5.      Aides accordées par les États — Aides autorisées par la Commission — Utilisation de façon abusive par le bénéficiaire — Pouvoir d’appréciation de la Commission — Contrôle juridictionnel — Limites

6.      Aides accordées par les États — Récupération d’une aide illégale — Obligation découlant de l’illégalité — Objet — Rétablissement de la situation antérieure — Application mutatis mutandis en cas d’application abusive d’une aide

[Art. 88, § 2, CE ; règlement du Conseil nº 659/1999, art. 1er, g), 14 et 16]

7.      Actes des institutions — Motivation — Obligation — Portée — Refus de prendre en considération, dans une décision ordonnant le remboursement d’une aide illégale, les données fournies par l’État membre concerné à la suite d’une injonction

(Art. 253 CE ; règlement du Conseil nº 659/1999, art. 10, § 3, et 13, § 1)

1.      La procédure de contrôle des aides d’État est, compte tenu de son économie générale, une procédure ouverte vis-à-vis de l’État membre responsable, au regard de ses obligations communautaires, de l’octroi de l’aide et non à l’égard du ou des bénéficiaires de l’aide.

La notion d’« intéressés », au sens de l’article 88, paragraphe 2, CE, se réfère à un ensemble indéterminé de destinataires. Il résulte de cette considération que l’article 88, paragraphe 2, CE n’exige pas une mise en demeure individuelle de sujets particuliers. Son seul objet est d’obliger la Commission à faire en sorte que toutes les personnes potentiellement intéressées soient averties et reçoivent l’occasion de faire valoir leurs arguments. Dans ces circonstances, la publication d’un avis au Journal officiel des Communautés européennes apparaît comme un moyen adéquat en vue de faire connaître à tous les intéressés l’ouverture d’une procédure. Par conséquent, cette solution impartit essentiellement aux intéressés le rôle de sources d’information pour la Commission dans le cadre de la procédure administrative engagée au titre de l’article 88, paragraphe 2, CE.

Certes, le simple fait d’être informé de l’ouverture d’une procédure formelle ne suffit pas pour pouvoir faire valoir ses observations de manière utile. Il résulte, à cet égard, de l’article 6, paragraphe 1, du règlement nº 659/1999, portant modalités d’application de l’article [88 CE], applicable également, en vertu de l’article 16 de ce règlement, aux aides appliquées de façon abusive, que la décision d’ouvrir la procédure formelle d’examen, en dépit du caractère nécessairement provisoire de l’appréciation qu’elle comporte, doit être suffisamment précise pour mettre les parties intéressées en mesure de participer de manière efficace à la procédure formelle d’examen lors de laquelle elles auront la possibilité de faire valoir leurs arguments. À cette fin, il suffit que les parties intéressées puissent connaître le raisonnement adopté par la Commission.
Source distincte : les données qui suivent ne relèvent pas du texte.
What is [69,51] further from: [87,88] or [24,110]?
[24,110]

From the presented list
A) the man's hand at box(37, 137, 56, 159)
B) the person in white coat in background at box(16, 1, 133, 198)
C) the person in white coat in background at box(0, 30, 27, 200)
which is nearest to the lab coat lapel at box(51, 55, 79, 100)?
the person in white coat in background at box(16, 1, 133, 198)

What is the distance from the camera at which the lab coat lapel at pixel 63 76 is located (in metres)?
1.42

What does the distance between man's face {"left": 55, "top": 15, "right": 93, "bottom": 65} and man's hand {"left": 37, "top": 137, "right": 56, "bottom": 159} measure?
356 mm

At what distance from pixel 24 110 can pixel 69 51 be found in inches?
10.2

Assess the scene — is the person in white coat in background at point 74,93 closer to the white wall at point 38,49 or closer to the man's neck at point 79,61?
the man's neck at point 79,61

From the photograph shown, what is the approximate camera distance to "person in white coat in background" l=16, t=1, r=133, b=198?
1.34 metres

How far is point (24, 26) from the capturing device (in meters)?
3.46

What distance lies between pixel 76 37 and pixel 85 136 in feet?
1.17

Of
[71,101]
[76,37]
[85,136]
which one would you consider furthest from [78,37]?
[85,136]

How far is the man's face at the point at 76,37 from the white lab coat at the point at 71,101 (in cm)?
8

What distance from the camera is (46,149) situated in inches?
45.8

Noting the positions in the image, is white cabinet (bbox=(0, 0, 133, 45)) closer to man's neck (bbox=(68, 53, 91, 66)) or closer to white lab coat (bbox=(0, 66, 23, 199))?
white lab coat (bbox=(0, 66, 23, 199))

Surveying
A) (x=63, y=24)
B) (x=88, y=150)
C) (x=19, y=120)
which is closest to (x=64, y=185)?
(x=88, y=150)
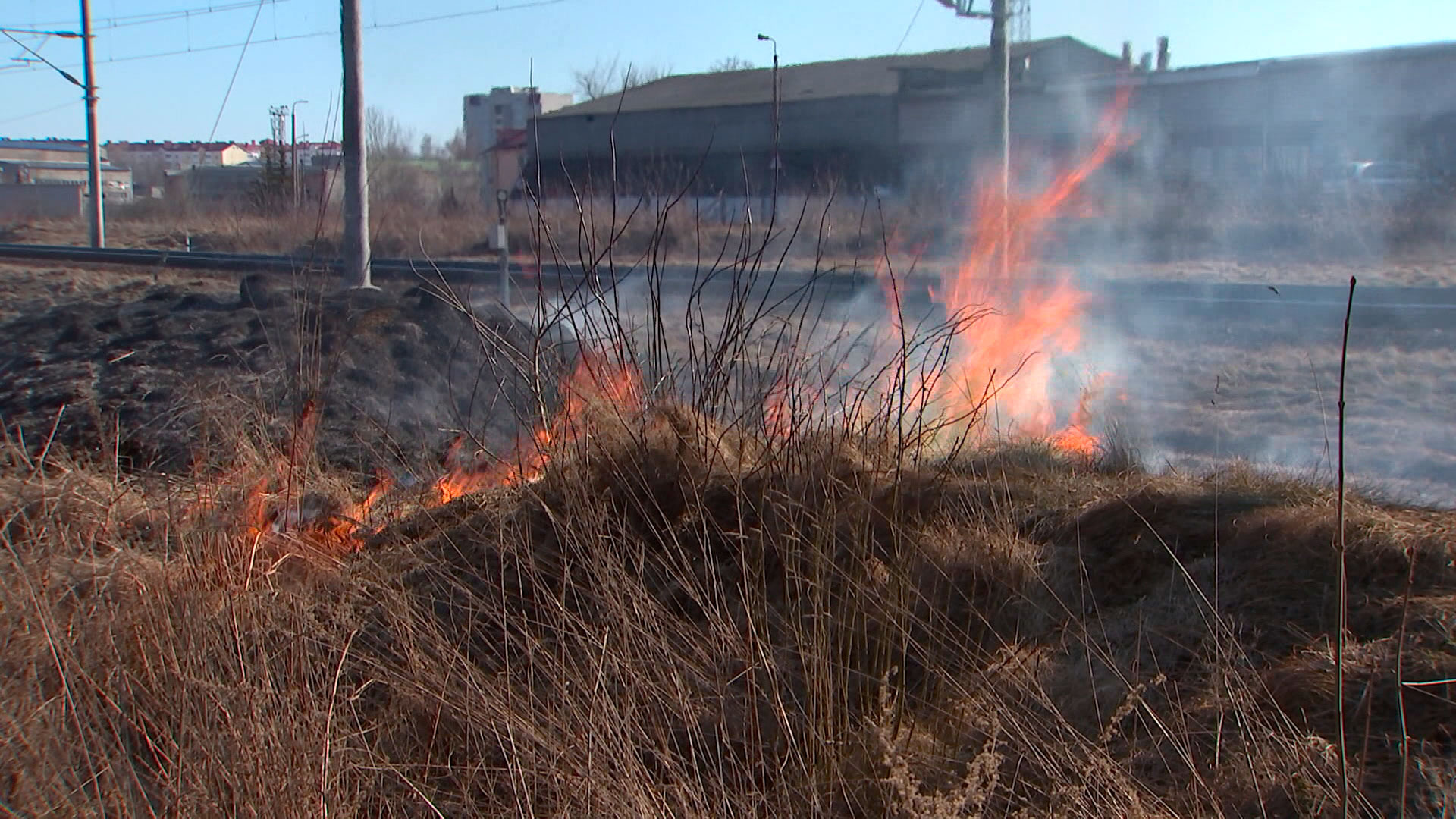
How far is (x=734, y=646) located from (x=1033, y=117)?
3347 cm

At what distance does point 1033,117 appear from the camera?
3431cm

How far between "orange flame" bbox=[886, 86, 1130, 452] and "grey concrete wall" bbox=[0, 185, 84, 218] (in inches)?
1904

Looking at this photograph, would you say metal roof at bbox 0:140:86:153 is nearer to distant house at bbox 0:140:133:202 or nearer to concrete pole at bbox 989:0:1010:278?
distant house at bbox 0:140:133:202

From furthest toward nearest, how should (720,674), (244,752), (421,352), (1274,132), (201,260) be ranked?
(1274,132) → (201,260) → (421,352) → (720,674) → (244,752)

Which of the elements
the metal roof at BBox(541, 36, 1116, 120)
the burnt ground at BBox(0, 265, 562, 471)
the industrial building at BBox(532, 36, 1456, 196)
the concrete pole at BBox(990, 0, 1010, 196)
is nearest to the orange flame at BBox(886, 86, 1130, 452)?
the concrete pole at BBox(990, 0, 1010, 196)

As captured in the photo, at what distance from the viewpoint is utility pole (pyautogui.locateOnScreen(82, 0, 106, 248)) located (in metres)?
28.7

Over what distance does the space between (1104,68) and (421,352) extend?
40728 millimetres

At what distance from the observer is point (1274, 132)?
3034 cm

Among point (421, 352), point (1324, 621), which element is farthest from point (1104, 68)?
point (1324, 621)

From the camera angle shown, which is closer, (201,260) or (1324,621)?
(1324,621)

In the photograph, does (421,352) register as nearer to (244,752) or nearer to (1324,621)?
(244,752)

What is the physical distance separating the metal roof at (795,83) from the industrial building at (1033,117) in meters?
0.12

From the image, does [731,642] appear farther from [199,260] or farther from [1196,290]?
[199,260]

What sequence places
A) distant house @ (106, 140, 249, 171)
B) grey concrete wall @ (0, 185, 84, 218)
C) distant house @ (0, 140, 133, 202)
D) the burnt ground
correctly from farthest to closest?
distant house @ (106, 140, 249, 171)
distant house @ (0, 140, 133, 202)
grey concrete wall @ (0, 185, 84, 218)
the burnt ground
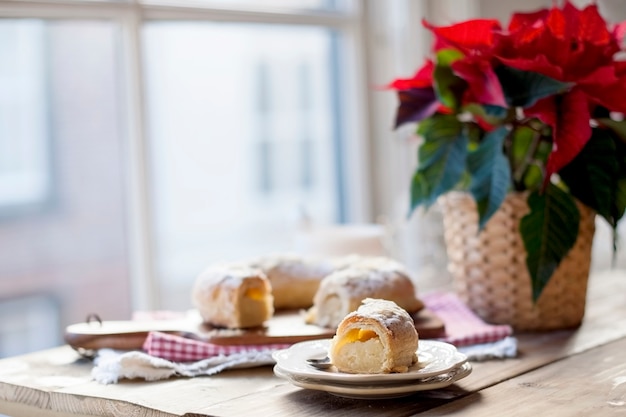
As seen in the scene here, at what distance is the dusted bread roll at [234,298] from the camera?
1335mm

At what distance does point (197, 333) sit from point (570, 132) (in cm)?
57

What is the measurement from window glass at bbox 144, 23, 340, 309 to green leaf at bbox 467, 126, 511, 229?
0.60 metres

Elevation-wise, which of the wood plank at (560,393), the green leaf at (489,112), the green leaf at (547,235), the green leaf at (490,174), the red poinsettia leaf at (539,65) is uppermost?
the red poinsettia leaf at (539,65)

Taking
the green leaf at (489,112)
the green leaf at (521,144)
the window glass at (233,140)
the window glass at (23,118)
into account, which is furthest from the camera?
the window glass at (233,140)

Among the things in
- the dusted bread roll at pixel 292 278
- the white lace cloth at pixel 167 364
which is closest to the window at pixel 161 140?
the dusted bread roll at pixel 292 278

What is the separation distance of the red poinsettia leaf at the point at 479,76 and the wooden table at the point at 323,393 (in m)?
0.35

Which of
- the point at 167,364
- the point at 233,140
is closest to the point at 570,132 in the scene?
the point at 167,364

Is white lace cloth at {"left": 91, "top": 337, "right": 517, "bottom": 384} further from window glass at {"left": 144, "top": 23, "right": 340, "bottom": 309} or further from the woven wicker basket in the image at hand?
window glass at {"left": 144, "top": 23, "right": 340, "bottom": 309}

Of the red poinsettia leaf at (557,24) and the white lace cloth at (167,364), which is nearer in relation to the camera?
the white lace cloth at (167,364)

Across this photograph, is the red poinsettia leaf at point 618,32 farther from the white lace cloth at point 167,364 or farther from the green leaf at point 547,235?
the white lace cloth at point 167,364

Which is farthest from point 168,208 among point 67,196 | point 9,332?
point 9,332

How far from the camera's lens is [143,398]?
1116 millimetres

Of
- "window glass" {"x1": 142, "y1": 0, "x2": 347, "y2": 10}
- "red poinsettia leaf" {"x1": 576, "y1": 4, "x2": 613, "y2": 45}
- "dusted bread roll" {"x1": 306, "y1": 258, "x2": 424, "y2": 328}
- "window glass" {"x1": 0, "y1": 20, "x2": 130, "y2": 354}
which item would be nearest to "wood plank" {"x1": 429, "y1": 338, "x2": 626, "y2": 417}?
"dusted bread roll" {"x1": 306, "y1": 258, "x2": 424, "y2": 328}

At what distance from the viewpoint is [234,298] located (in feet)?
4.35
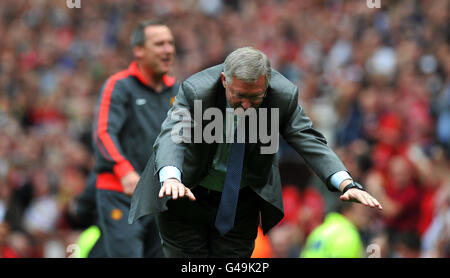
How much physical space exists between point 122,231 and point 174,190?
7.39ft

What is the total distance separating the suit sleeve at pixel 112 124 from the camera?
260 inches

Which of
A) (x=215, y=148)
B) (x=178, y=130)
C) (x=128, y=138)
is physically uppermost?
(x=178, y=130)

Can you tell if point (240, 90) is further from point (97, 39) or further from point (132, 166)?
point (97, 39)

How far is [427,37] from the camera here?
11.9 m

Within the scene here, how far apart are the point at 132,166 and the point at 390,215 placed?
12.2ft

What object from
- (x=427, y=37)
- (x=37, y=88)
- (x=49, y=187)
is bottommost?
(x=49, y=187)

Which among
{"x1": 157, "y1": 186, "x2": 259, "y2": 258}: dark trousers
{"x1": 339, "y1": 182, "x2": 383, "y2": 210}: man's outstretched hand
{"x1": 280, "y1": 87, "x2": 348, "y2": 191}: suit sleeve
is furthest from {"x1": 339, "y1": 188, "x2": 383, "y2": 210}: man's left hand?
{"x1": 157, "y1": 186, "x2": 259, "y2": 258}: dark trousers

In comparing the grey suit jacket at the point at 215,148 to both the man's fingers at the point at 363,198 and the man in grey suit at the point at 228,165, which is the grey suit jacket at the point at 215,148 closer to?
the man in grey suit at the point at 228,165

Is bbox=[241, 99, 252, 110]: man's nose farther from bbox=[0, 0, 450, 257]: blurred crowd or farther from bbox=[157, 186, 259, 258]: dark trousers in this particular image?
bbox=[0, 0, 450, 257]: blurred crowd

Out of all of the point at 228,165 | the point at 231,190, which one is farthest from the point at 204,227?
the point at 228,165

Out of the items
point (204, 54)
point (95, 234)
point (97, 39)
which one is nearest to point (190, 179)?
point (95, 234)

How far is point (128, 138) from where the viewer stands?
6871 millimetres

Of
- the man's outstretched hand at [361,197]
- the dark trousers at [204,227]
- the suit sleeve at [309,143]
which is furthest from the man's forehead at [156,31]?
the man's outstretched hand at [361,197]

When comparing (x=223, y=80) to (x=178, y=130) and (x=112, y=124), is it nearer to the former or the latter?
(x=178, y=130)
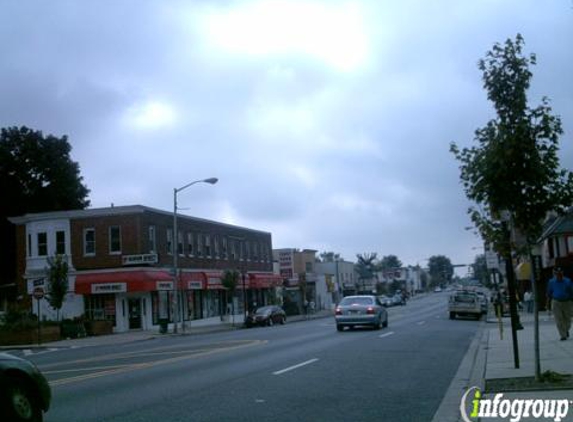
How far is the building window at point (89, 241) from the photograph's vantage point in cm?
4797

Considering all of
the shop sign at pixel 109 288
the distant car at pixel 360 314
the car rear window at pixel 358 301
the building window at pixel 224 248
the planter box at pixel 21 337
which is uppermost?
the building window at pixel 224 248

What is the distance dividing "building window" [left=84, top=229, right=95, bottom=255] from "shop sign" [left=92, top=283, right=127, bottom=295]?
3.22 meters

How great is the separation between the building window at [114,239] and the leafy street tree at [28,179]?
15.5 meters

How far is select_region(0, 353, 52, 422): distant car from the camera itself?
9.06m

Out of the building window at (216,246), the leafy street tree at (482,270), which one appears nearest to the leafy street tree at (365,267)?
the leafy street tree at (482,270)

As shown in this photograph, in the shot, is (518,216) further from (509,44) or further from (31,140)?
(31,140)

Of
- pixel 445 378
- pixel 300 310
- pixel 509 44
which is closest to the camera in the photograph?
pixel 509 44

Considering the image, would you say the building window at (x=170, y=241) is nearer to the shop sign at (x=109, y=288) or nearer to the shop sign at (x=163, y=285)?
the shop sign at (x=163, y=285)

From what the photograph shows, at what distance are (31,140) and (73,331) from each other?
1012 inches

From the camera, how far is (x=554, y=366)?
13.4 metres

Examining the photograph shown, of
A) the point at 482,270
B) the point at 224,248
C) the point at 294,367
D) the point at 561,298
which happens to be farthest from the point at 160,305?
the point at 482,270

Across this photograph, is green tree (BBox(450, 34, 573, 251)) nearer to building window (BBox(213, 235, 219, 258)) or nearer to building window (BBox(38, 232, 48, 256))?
building window (BBox(38, 232, 48, 256))

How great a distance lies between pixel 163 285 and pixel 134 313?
2730 mm

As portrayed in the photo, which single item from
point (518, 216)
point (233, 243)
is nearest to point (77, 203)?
point (233, 243)
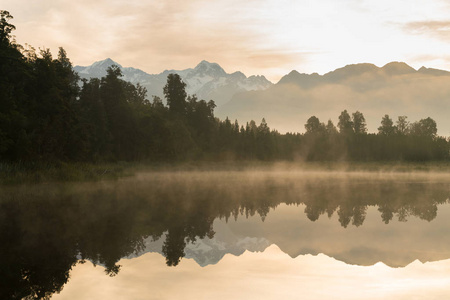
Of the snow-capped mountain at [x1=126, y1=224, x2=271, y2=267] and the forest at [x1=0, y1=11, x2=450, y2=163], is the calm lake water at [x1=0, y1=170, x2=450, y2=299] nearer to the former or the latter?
the snow-capped mountain at [x1=126, y1=224, x2=271, y2=267]

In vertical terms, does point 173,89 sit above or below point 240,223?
above

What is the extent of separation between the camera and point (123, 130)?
90.7 meters

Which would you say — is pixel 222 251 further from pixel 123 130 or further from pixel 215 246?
pixel 123 130

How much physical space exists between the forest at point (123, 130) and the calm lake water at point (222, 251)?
977 inches

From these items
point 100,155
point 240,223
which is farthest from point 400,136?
point 240,223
Dès lors que la Commission a, par une communication publiée au Journal officiel des Communautés européennes, invité les bénéficiaires des aides initialement autorisées par une décision préalable à présenter leurs observations sur l’éventuelle violation de la décision en question en raison de l’utilisation de ces aides de manière contraire à ladite décision et que lesdits bénéficiaires n’ont pas fait l’usage de cette possibilité, la Commission n’a violé aucun de leurs droits.

(cf. points 47-48, 50-51, 53)

2.      Il résulte de l’article 13, paragraphe 1, du règlement nº 659/1999, portant modalités d’application de l’article [88 CE], que, lorsque l’État membre omet de répondre à la décision d’injonction de la Commission de fournir certaines informations, la Commission a le pouvoir de mettre fin à la procédure formelle d’examen et de prendre la décision constatant la compatibilité ou l’incompatibilité de l’aide avec le marché commun sur la base des renseignements disponibles. Cette décision peut, dans les conditions prévues à l’article 14 du règlement nº 659/1999, exiger la récupération de l’aide déjà versée auprès de son bénéficiaire. Aux termes de l’article 16 du règlement nº 659/1999, les dispositions des articles 13 et 14 s’appliquent mutatis mutandis en cas d’application abusive d’une aide. Il résulte de ces dispositions que la Commission n’a pas l’obligation d’interroger les parties intéressées dans l’hypothèse où un État membre omet de se conformer à l’injonction de la Commission de fournir des informations.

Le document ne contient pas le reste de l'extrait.